## WHAT TO WORK ON
After counting the lines below that contain "burst", reply with that number alone.

[Collection entries]
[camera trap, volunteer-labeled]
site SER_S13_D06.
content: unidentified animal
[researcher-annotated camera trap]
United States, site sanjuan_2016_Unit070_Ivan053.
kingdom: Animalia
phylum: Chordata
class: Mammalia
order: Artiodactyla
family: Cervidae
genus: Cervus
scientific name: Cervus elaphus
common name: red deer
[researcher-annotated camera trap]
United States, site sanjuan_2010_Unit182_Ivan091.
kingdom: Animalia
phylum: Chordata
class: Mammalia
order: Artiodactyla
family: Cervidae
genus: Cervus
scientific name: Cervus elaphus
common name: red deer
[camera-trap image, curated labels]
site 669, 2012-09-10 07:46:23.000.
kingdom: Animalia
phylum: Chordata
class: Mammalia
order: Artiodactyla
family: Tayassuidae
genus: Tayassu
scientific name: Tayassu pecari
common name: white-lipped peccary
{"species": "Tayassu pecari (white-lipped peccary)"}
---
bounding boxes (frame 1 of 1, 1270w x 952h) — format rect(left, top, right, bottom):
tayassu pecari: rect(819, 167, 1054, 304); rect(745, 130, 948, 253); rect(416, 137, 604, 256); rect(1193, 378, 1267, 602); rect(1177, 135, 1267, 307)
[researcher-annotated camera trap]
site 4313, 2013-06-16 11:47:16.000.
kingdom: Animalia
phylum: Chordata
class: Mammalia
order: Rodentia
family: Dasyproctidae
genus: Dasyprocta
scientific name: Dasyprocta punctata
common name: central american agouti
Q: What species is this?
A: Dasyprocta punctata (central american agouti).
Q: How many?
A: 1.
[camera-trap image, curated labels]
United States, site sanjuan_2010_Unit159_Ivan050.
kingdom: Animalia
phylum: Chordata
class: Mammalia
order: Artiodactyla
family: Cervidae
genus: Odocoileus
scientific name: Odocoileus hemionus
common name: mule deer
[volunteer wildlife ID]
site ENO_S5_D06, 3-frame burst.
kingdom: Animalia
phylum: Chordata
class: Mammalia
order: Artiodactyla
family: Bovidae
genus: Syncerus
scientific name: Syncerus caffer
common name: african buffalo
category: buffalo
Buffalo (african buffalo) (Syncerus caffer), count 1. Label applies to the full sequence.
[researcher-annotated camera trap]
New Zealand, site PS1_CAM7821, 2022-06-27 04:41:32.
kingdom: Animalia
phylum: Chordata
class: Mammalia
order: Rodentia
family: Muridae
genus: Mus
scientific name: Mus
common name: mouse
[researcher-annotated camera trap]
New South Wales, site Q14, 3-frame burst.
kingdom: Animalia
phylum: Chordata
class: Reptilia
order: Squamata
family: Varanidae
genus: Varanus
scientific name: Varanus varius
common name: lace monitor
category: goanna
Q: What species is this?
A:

## SOLUTION TO THE EXERCISE
2